III. Supprimer une règle dans une chaine nftables
Voyons maintenant comment supprimer une règle, toujours à l'aide de son identifiant (handle). Pour rappel, l'handle des règles peut se voir en ajoutant l'option -a à la commande permettant de visualiser notre table :
root@debian:~# nft -a list table ip mon_filtreIPv4
Par exemple, si je souhaite supprimer la règle ayant pour handle 22, il faut utiliser la ligne de commande suivante :
root@debian:~# nft delete rule mon_filtreIPv4 output handle 22
IV. Bannir une IP via nftables
Dernière étape pour répondre à notre objectif initial, bloquer une IP, ou une plage d'IP grâce à nftables. Nous souhaitons en effet empêcher toute communication, entrante ou sortante avec l'adresse IP 192.168.10.1. Ce sera l'occasion d'avoir un exemple de comment on peut travailler avec les IP dans nftables.
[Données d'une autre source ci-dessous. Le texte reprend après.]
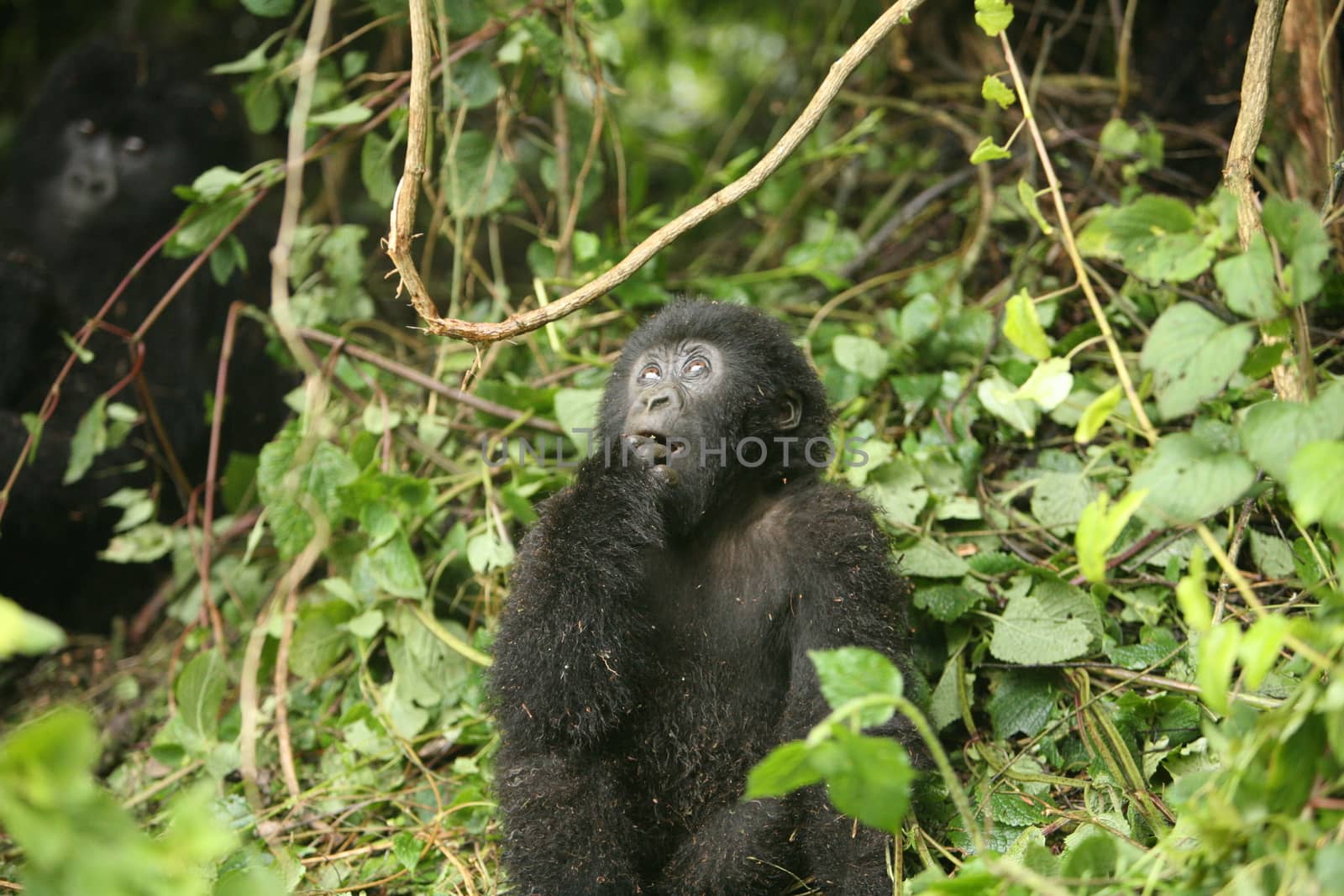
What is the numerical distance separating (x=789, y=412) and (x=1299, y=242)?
A: 4.92 feet

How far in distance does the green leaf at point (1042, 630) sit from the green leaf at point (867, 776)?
55.6 inches

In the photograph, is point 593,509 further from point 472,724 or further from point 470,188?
point 470,188

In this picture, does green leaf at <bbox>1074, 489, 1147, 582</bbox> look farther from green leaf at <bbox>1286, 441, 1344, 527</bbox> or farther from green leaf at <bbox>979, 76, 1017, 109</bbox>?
green leaf at <bbox>979, 76, 1017, 109</bbox>

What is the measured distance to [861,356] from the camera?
3932 millimetres

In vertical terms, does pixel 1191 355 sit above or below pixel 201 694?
above

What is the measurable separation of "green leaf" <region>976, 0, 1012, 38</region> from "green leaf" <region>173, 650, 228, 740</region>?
280cm

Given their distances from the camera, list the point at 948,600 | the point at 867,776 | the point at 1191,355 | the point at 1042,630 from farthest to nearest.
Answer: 1. the point at 948,600
2. the point at 1042,630
3. the point at 1191,355
4. the point at 867,776

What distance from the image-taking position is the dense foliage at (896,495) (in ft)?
5.47

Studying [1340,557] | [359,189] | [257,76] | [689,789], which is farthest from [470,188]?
[359,189]

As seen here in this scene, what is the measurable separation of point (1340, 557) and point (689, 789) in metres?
1.64

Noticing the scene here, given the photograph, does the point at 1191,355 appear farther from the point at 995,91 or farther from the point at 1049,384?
the point at 995,91

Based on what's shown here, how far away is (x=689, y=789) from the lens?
9.18 ft

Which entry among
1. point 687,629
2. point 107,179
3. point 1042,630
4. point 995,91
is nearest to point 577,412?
point 687,629

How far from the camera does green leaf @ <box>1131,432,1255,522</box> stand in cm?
178
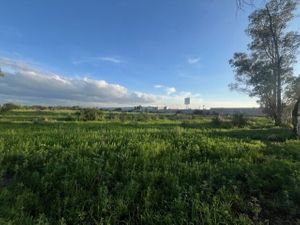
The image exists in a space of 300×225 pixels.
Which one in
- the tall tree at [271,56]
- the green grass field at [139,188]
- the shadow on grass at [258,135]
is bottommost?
the green grass field at [139,188]

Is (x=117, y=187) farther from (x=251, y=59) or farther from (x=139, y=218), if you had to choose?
(x=251, y=59)

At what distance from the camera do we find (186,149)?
30.2 ft

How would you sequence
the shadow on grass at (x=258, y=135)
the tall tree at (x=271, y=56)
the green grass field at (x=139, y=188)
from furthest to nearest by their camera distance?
1. the tall tree at (x=271, y=56)
2. the shadow on grass at (x=258, y=135)
3. the green grass field at (x=139, y=188)

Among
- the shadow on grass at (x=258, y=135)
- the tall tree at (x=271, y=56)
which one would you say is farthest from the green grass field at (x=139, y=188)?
the tall tree at (x=271, y=56)

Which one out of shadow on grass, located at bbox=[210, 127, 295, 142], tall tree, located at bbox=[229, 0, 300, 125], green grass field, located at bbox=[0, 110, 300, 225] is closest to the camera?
green grass field, located at bbox=[0, 110, 300, 225]

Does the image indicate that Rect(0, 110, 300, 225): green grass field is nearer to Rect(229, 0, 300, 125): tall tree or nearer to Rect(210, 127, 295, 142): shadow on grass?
Rect(210, 127, 295, 142): shadow on grass

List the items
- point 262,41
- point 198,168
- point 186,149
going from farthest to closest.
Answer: point 262,41 → point 186,149 → point 198,168

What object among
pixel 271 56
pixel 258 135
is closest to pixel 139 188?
pixel 258 135

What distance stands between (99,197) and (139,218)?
3.27 ft

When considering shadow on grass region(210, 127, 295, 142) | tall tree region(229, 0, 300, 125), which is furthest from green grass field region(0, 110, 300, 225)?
tall tree region(229, 0, 300, 125)

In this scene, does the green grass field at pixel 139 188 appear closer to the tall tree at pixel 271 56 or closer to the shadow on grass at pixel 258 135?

Voici comment nous pouvons bloquer une adresse IP précise avec nftables. Voici deux exemples :
root@debian:~# nft add rule mon_filtreIPv4 input ip saddr 192.168.10.1 drop root@debian:~# nft add rule mon_filtreIPv4 output ip daddr 192.168.10.1 drop
On voit donc qu'il faut préciser la chaine input ou output en fonction de celle visée puis utiliser ip suivi de saddr pour source address ou daddr pour destination address.
Note : Si vous suivez le cours depuis le début, n'oubliez pas d'insérer au bon endroit la règle que nous venons d'ajouter (indice : au-dessus du drop général de chaque chaine 😉 ). Vous devez donc passer par une suppression des deux règles que nous venons d'ajouter puis une insertion à une position précise. Tout est dans cette partie du cours, je vous laisse revenir aux bonnes section du cours si vous avez besoin de les revoir :).
Pour cibler une plage IP plutôt qu'une IP, la syntaxe CIDR (Classless Inter-Domain Routing, ce qui vous permet d'écrire /24 au lieu de 255.255.255.0.) peut être utilisée, comme suivant :
root@debian:~# nft add rule mon_filtreIPv4 input ip saddr 192.168.10.0/24 drop
Avec cette commande, nous venons de bloquer les paquets ayant comme IP source une IP de la plage 192.168.10.0/24.